麦畑の中を行く田舎の一本道。私がいつものようにクルマを走らせているとセンターラインを越えて突然対向車が突然真正面に突っ込んで来た。

信じられなかった。

ハンドルを右に切って避けようとしたが避けられず、ガシャーン!(ヨーロッパではクルマは右。皆さん、御注意を)

目撃した人が二人、直ぐにクルマを停めて私の側に来てくれた。

私はガラスのかけらを前身に浴びたため、道路端の草むらに腰掛けることもできなかった。無数のガラスの破片が肌に食い込んで痛かった。

対向車の運転手は24歳のロドリゲス君。彼は業務時間中だった。

そこで面白かったこと。

“Ca va?” (大丈夫?) 彼から私への最初の一声だった。

だけど衝突の原因を作ったロドリゲス君は終始私に一言も謝らなかった。

私は驚かない。「ああ、やっぱりね」と思っただけ。なにせ私はカナダに2年、欧州に28年。いよいよ深刻な事態が起きたとき,欧米の人は謝らないということを骨身にしみて知っている。

彼は居眠りしてたとすぐに自分で言ったから、黒白はハッキリ。

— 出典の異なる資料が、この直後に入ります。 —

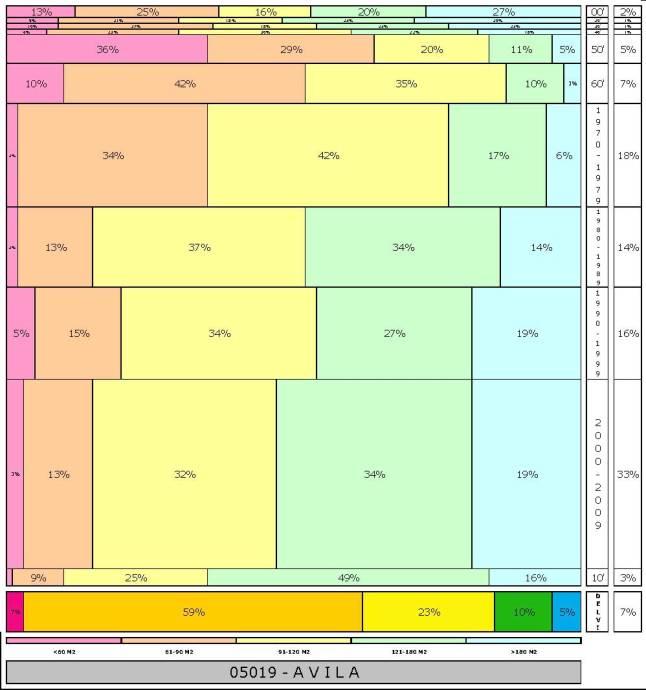 tabla AVILA  2.121996e-314dad+tamaño edificacion.jpg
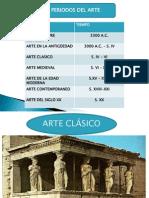 Periodo Clasico Grecia Roma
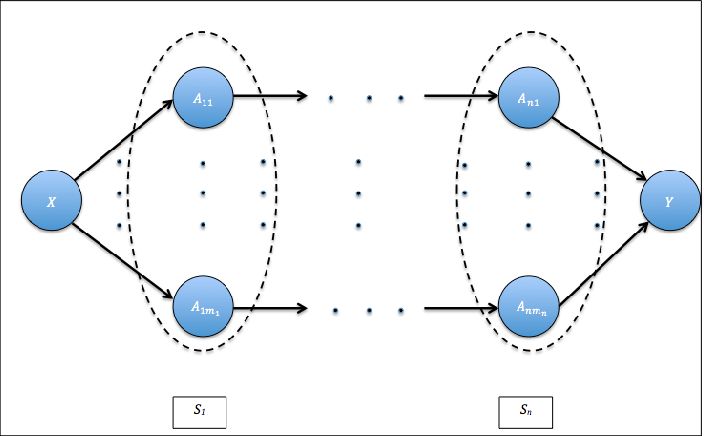 Figure 1 for Quantifying contribution and propagation of error from computational steps, algorithms and hyperparameter choices in image classification pipelines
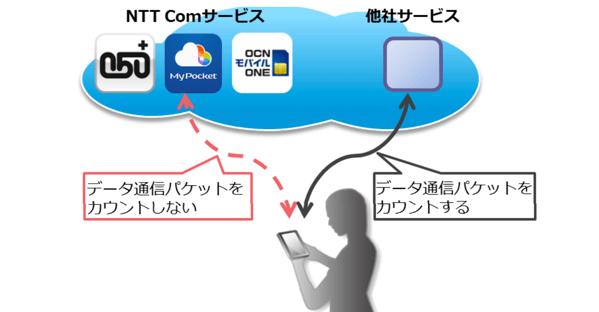 【OCN モバイル ONE】IP電話「050 plus」とオンラインストレージ「マイポケット」をデータ通信量にカウントしない「カウントフリー機能」発表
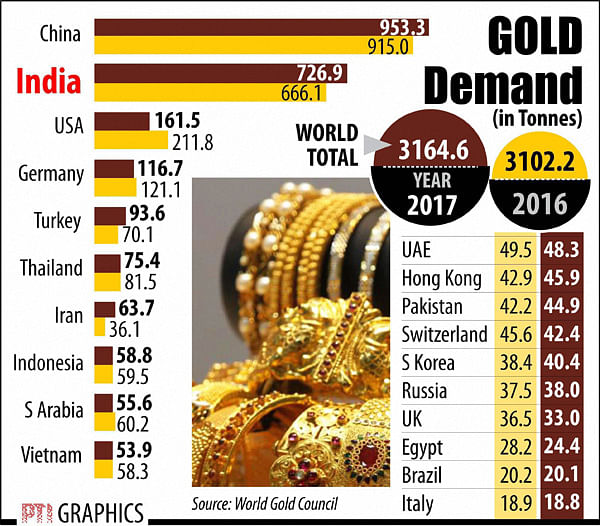 Higher taxes, transparency  rules to hurt gold demand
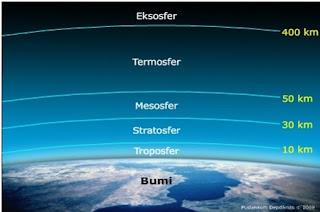 Lapisan Eksosfer, Ionosfer, Termosfer, Mesosfer, Stratosfer, Troposfer - (Lapisan Atmosfer)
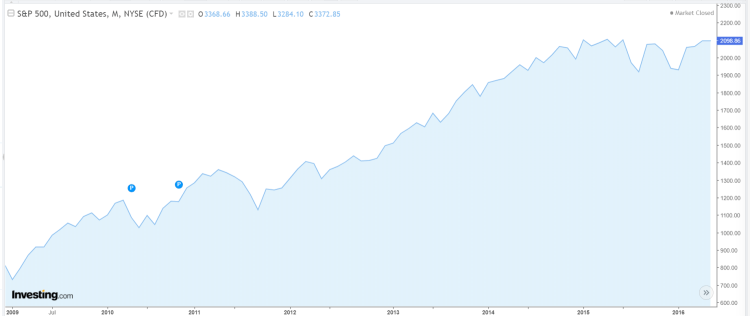 Will the stock market crash?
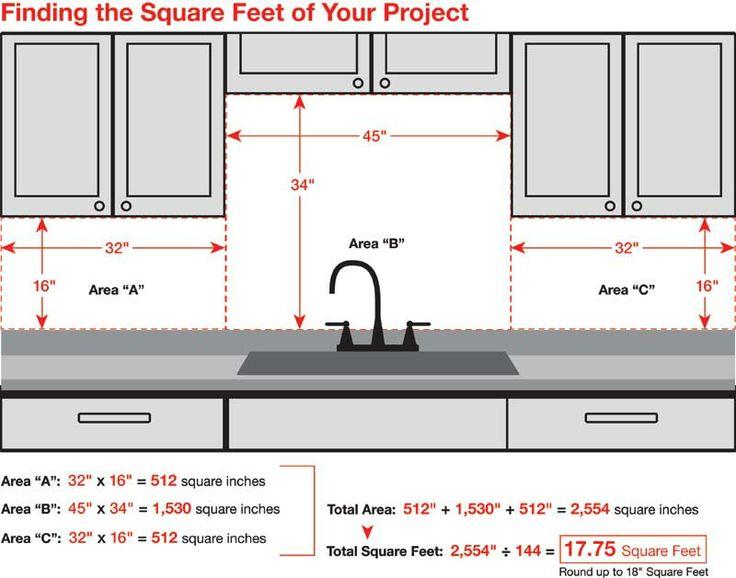 How many square feet of backsplash do you need kitchen
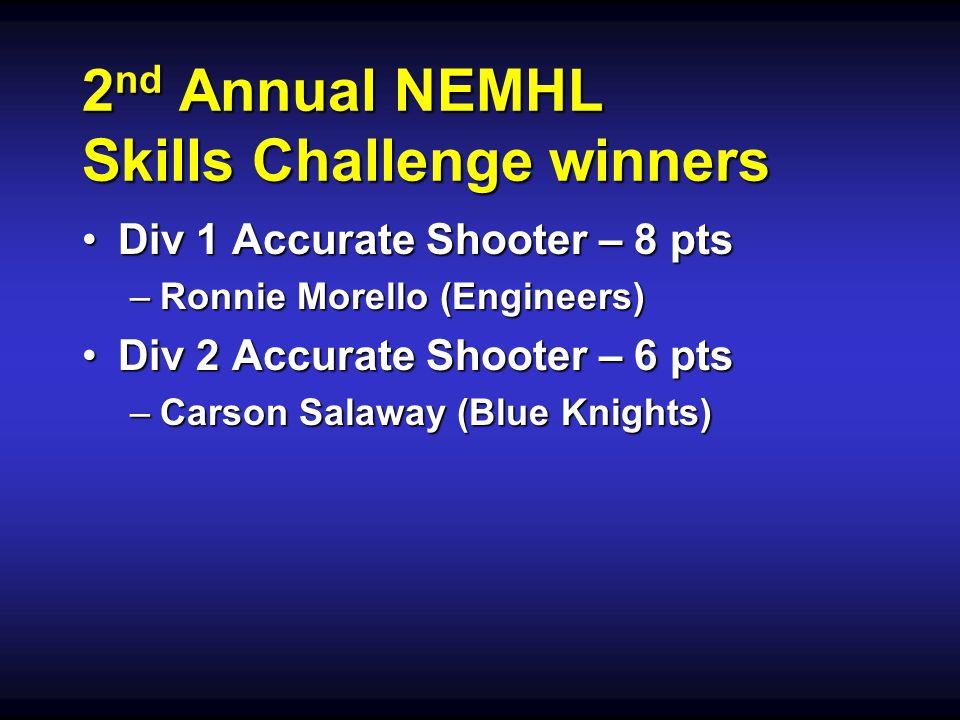 2 nd Annual NEMHL Skills Challenge winners Div 1 Accurate Shooter – 8 ptsDiv 1 Accurate Shooter – 8 pts –Ronnie Morello (Engineers) Div 2 Accurate Shooter – 6 ptsDiv 2 Accurate Shooter – 6 pts –Carson Salaway (Blue Knights)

私はそれで良いと思った。

と言ってしまうとこの話はここで終わるが、もう少し続けさせて欲しい。

ロドリゲス君が日本人だったら、まず、真っ先に謝ると思う。自分が居眠りしていたと、彼は私にも、目撃した二人の人にも言っていた。現場に来た警官にもそう言ったんじゃないかな?私は聞いていなかったけれど。

だから彼には自分は悪くないと言い張るつもりはなかったと思う。

なのになぜ謝るという発想がないんだろう?

それは彼だけじゃない。以前カナダに住んだときにもそう思うことが度々あった。

欧と米とは違うけれど、敢えて欧米とここでは言おう。欧米人と日本人とでは「謝る」と言う感覚が全く違うと思う。欧米では謝るということ自体に日本ほどには大きな意味が置かれていないように思う。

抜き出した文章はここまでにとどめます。